Вот уж не думал, что когда-нибудь я буду стоять перед ложем Суворова и читать ему стихи Пушкина. За окном поднималось солнце девятнадцатого века, по набережной канала на каретах катались важные господа и дамы, а я стоял и декламировал с поднятыми руками. как заправский отличник перед учителем. Впрочем, всего «Евгения Онегина» я не помнил, поэтому прочитал только «письмо Татьяны».

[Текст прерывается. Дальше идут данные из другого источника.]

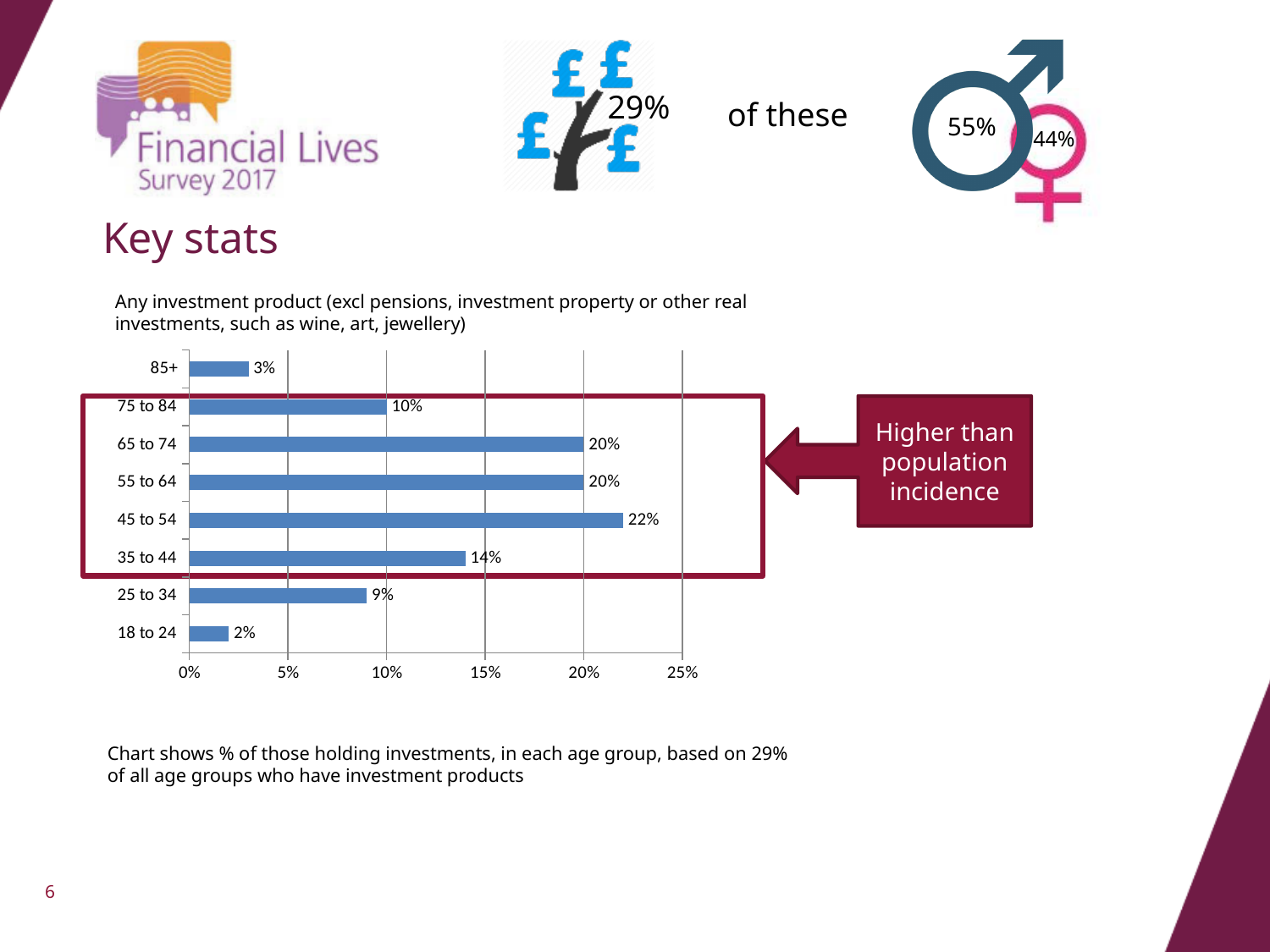
What kind of chart is shown on the slide? Bar chart What is the difference between the values for 45 to 54 and 35 to 44? 8% How many age groups are shown in the chart? 8 Which age group has the highest value? 45 to 54 What is the value for the 35 to 44 age group? 14% What does the text in the box to the right of the chart say? Higher than population incidence Which age group has the lowest value? 18 to 24 What is the difference between the values for 25 to 34 and 18 to 24? 7% What is the value for the 18 to 24 age group? 2% What is the value for the 75 to 84 age group? 10% What is the value for the 45 to 54 age group? 22% Which is larger, the value for 75 to 84 or the value for 25 to 34? 75 to 84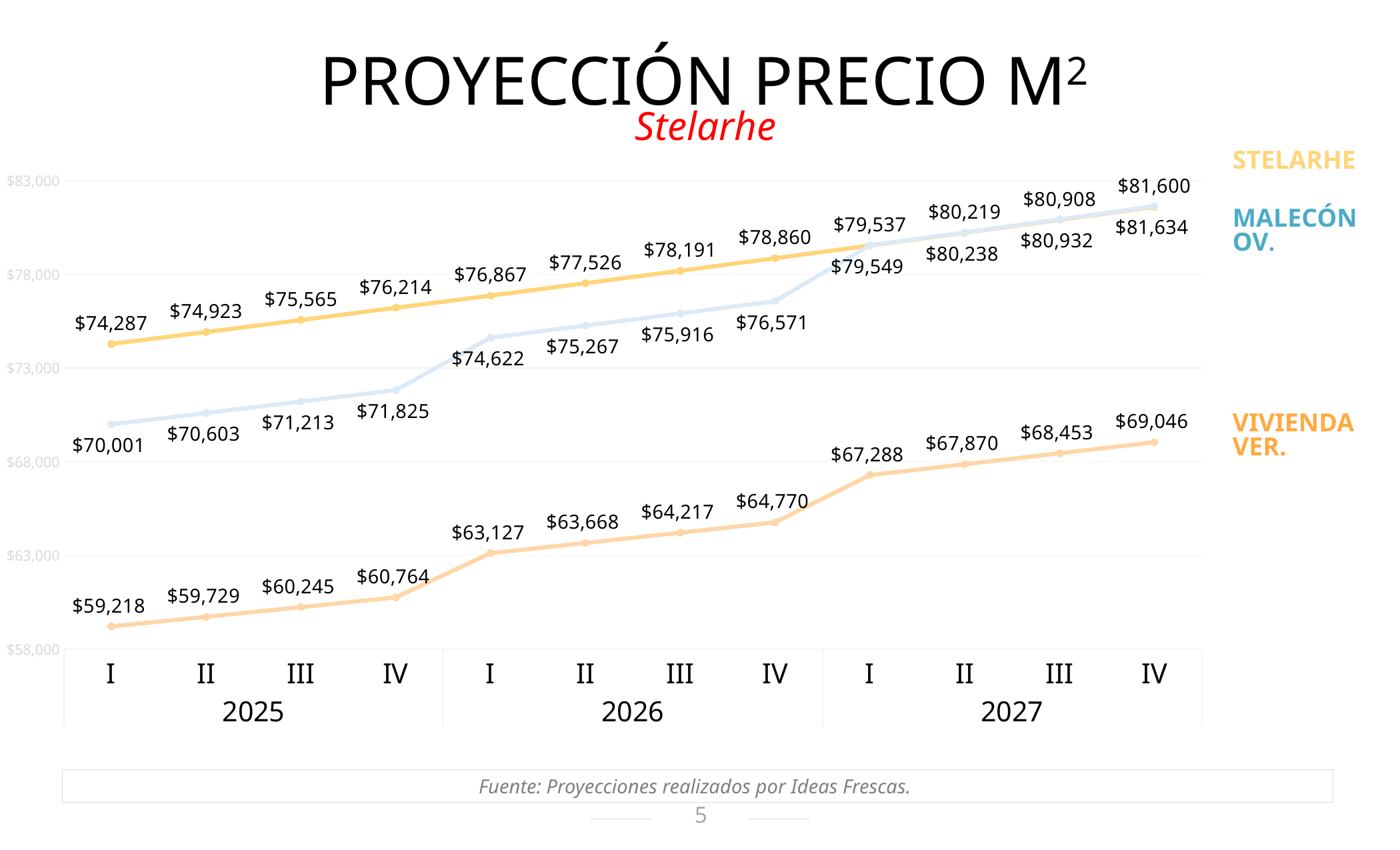
What is the projected price per m² for MALECÓN OV. in quarter I of 2026? $74,622 By how much does the STELARHE price in quarter IV of 2027 exceed its price in quarter I of 2025? $7,313 In which quarter does VIVIENDA VER. reach its highest projected price? IV 2027 What type of chart is shown on the slide? line chart What is the projected price per m² for VIVIENDA VER. in quarter IV of 2027? $69,046 What is the projected price per m² for STELARHE in quarter I of 2025? $74,287 In quarter IV of 2025, which series has the higher projected price, STELARHE or MALECÓN OV.? STELARHE In which quarter is the STELARHE projected price lowest? I 2025 What is the difference between the MALECÓN OV. price in quarter I of 2026 and quarter IV of 2025? $2,797 How many series does the chart show? 3 How many quarters are plotted along the x axis? 12 Is the MALECÓN OV. value in quarter I of 2025 greater or less than $73,000? less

Закончив, я некоторое время стоял и глядел на Суворова, а тот лежал, вытянувшись на кровати и молчал. Я подумал, что ему стало худо и хотел позвать на помощь, но тут генералиссимус открыл глаза и сказал:
— Недурно, помилуй бог, недурно. Слышу разящую поступь гения. Кто этот поэт?
После некоторого колебания я ответил:
— Я забыл его фамилию.
Суворов испытующе поглядел на меня и неожиданно закричал басом:
— Прошка! Где ты шляешься, прохиндей! Давай чаю!
Поначалу ничего не происходило, а затем дверь отворилась и заглянул давешний лохматый слуга. Это был, конечно же, знаменитый на всю Россию камердинер Прохор, любитель увеселительных напитков и самый преданный Суворову человек. Суровые глаза прятались под густыми бровями, в пышных усах застряли крошки табака.
— Так ведь давно-ж хотов чай, ваш сиятельство, — с обидой ответил он. — Тока скажите, буду-ж подавать.
Насколько я помнил, за итальянский и швейцарский походы Суворову дали княжеский титул, но слуга по старинке продолжал величать барина графом.
— Ну так давай его, брюхо просит! — приказал полководец и снова поморщился от боли в ногах. Затем ухмыльнулся мне. — Брюхо злодей, старого добра не помнит!
Он указал на стул и добавил:
— А теперь расскажи, кто таков и чего разгуливал под моими окнами. Может, ты востроглаз и за мной подсматривал?
Я так понял, что востроглазами он называл шпионов Тайной экспедиции. Улыбнувшись, я покачал головой.
— Упаси бог, Александр Васильевич. Я и сам от них прячусь.
— А с чего бы это? — строго спросил полководец и я обратил внимание, как сильно осунулось у него лицо. Он, в свою очередь, осмотрел мою странную одежду. — Набедокурил, что ли? Что за наряд на тебе иноземный?
— Я прибыл издалека, — ответил я, раздумывая, чтобы выдать эдакое позаковыристей. Суворов очень начитанный и образованный, враз раскусит плохо состряпанную легенду. — Там у нас все носят такую одежду.
— То-то я вижу, что говор у тебя тоже ненашенский, — заметил военачальник и хотел добавить что-то еще, но дверь открылась и вошел Прохор с подносом в руках.
Кушаний было несколько видов, некоторые супы томились в горшочках, другие блюда насыпали в тарелки. Здесь же стояли маленький графин водки, стопки и закуски. Камердинер поставил поднос на стол и пододвинул к лежанке своего господина. Суворов, охая от боли, приподнялся на постели и пояснил мне:
— Хворь, проклятая, не дает ходить далеко, — а затем похлопал рядом с собой. — Давай, Витя, садись, у нас поэтов голодом не морят. Хоть ты и скользкий какой-то, с секретом посередине, но человек добронравный. Раздели со мной трапезу.
Я не заставил себя долго упрашивать. Не каждый день тебя кормит легендарный генералиссимус. Я уселся рядом и с удовольствием отведал, чего Бог послал на стол князя. Тем более, что из-за всех стрессов последнего дня я порядком проголодался.